Damit ist ein politischer Aushandlungsprozess verbunden, an dessen Ende eine Entscheidung steht, die zwar nicht von allen geteilt wird, aber in einem transparenten Prozess errungen wurde und damit fürs Erste gilt. Alles, was auf dieser Liste steht, wird als nachhaltig betrachtet.

Ohne dass im Umkehrschluss gelten muss, dass alles, was nicht darauf steht, nicht nachhaltig wäre. Da sich die Taxonomie aktuell nur auf ökologische Aspekte bezieht, gibt es zumindest das Problem der Vielschichtigkeit nicht.

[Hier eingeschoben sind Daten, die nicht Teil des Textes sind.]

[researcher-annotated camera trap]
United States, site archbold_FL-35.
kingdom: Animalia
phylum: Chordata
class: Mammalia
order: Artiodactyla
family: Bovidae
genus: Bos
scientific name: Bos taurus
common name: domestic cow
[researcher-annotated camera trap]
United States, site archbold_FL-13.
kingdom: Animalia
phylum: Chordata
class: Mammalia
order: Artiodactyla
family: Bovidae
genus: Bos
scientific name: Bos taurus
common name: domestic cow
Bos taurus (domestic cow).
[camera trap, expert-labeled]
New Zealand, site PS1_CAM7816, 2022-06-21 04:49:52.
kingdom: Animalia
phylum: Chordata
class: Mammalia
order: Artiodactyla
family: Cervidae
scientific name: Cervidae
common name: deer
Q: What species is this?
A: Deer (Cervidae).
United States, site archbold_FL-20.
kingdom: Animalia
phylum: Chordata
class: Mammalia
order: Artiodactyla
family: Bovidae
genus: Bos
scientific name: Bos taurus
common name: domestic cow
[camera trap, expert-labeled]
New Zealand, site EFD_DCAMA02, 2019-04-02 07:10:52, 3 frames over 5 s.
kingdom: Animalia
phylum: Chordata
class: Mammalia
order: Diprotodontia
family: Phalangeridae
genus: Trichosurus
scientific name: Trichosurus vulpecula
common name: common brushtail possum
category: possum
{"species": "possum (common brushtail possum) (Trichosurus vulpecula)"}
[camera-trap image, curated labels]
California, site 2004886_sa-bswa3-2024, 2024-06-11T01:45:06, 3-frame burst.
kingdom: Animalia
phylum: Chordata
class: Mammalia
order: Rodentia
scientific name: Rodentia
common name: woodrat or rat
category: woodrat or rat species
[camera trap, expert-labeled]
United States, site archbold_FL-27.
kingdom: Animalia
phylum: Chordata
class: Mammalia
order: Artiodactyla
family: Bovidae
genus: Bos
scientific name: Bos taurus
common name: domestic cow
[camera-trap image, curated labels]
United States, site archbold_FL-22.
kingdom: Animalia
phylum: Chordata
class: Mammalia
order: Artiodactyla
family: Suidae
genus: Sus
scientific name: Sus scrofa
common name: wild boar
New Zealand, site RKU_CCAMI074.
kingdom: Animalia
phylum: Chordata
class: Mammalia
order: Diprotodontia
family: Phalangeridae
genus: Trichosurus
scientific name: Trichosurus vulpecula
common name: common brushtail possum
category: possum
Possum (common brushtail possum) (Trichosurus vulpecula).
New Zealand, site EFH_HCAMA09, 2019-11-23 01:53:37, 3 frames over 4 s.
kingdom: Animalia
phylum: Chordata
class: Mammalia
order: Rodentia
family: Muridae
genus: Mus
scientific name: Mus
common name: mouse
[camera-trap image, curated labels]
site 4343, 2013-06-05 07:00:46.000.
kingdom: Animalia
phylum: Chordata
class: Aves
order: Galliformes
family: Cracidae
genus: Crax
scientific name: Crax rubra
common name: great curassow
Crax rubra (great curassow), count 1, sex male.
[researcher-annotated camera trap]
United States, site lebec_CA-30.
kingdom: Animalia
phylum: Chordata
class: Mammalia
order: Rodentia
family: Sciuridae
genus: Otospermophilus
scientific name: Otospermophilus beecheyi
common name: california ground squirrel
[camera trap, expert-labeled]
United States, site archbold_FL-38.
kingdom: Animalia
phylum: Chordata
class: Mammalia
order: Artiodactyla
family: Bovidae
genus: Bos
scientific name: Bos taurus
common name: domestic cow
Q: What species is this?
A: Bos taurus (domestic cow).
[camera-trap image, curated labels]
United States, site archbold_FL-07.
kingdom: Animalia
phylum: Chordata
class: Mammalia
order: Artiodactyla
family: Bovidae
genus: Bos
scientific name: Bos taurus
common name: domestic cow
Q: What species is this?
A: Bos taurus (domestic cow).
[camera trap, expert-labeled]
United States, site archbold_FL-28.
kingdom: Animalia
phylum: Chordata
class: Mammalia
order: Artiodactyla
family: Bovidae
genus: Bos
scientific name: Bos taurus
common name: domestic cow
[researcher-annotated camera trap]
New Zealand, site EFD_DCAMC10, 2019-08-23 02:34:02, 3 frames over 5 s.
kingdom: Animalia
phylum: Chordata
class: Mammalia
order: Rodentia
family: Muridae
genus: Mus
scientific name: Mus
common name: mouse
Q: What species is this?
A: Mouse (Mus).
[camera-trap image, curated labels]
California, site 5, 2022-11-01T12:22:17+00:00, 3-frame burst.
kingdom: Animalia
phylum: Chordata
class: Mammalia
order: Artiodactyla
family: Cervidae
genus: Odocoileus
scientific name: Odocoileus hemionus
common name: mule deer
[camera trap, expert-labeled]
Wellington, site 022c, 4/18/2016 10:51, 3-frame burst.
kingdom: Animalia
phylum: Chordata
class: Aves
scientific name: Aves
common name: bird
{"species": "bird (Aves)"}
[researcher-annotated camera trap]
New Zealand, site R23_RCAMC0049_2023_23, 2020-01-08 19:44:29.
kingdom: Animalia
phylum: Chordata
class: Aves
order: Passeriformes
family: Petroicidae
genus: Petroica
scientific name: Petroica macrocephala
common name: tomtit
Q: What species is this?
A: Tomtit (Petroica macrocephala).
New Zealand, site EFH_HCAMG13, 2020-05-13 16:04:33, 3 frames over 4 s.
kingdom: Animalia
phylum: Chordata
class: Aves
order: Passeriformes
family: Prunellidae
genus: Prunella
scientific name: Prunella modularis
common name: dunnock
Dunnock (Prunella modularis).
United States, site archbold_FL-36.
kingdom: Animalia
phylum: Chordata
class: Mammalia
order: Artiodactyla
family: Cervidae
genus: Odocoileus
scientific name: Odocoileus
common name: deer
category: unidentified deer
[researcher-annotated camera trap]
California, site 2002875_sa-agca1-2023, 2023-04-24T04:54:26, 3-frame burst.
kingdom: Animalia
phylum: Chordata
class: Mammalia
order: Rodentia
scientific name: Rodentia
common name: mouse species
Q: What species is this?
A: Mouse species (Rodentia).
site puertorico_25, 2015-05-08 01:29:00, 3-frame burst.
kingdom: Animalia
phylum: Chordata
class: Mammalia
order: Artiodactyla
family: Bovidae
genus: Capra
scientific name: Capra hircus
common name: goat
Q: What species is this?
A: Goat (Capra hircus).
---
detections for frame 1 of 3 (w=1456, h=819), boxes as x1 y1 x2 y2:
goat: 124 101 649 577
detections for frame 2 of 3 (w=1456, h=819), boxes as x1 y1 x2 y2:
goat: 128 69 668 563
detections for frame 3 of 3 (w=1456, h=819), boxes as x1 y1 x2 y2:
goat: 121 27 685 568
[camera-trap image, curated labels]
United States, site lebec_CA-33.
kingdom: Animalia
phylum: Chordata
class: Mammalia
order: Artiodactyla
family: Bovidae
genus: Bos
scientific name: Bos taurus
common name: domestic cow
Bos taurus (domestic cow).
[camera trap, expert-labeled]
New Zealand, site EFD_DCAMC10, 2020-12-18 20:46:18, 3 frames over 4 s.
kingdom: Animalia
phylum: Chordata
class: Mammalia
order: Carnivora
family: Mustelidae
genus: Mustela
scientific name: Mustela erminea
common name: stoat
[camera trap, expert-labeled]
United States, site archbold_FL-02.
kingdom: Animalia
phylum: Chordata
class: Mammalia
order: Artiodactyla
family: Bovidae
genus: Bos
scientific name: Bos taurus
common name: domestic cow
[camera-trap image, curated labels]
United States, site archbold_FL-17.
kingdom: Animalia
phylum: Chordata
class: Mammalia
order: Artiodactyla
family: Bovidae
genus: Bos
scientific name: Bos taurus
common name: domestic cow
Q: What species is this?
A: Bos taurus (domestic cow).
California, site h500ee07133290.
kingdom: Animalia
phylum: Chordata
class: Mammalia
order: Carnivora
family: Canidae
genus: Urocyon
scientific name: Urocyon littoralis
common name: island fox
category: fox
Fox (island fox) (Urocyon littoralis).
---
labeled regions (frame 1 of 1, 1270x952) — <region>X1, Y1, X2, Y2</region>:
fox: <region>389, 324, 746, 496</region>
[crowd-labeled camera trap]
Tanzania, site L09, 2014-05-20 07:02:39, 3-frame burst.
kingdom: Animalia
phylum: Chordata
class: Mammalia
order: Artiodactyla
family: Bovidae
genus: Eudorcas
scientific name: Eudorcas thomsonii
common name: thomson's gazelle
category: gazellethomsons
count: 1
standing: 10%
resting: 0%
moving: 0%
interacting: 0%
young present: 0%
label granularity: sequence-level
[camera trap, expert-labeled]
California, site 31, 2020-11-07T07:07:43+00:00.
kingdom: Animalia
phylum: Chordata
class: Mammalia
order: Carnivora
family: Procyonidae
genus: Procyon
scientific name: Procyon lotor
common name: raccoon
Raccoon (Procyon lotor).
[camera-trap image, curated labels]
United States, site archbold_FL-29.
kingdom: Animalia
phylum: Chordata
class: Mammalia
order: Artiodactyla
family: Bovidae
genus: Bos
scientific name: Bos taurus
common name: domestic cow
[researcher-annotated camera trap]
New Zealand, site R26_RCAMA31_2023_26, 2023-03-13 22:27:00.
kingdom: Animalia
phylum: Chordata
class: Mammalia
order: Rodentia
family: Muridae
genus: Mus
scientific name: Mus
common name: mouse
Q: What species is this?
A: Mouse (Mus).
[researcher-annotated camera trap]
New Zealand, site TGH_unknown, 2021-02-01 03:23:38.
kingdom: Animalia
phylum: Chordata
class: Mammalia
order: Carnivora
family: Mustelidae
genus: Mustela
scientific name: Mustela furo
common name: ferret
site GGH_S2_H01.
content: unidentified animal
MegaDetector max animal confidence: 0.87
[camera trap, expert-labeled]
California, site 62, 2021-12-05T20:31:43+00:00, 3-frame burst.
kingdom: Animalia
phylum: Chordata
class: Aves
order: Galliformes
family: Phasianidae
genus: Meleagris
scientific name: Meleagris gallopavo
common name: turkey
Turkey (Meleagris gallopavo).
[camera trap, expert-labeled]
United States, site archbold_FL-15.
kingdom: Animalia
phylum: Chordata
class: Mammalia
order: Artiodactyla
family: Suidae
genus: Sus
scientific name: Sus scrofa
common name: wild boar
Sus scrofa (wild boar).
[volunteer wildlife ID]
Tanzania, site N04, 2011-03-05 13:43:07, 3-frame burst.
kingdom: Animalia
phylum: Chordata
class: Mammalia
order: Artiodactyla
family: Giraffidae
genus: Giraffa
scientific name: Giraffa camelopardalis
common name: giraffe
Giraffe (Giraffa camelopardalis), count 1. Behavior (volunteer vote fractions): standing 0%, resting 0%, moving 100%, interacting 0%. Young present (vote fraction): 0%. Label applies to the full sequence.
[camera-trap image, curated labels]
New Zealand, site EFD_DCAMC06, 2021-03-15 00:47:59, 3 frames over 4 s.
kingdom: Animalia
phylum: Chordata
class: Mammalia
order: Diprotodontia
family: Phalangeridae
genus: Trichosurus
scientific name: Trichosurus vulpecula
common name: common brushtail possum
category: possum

Das Problem des Blickwinkels wird durch die Einordnung ebenfalls zur Seite geschoben.

Dass dieser Prozess nicht immer harmonisch verläuft, konnte man an der Diskussion zur Einordnung von Stromerzeugung aus Atomkraft und Gas erkennen. Hier gab es viel Für und Wider. Am Ende wurden beide Technologien unter bestimmten Bedingungen als notwendige Übergangstechnologien und damit als nachhaltig im Sinne der Taxonomie eingeordnet.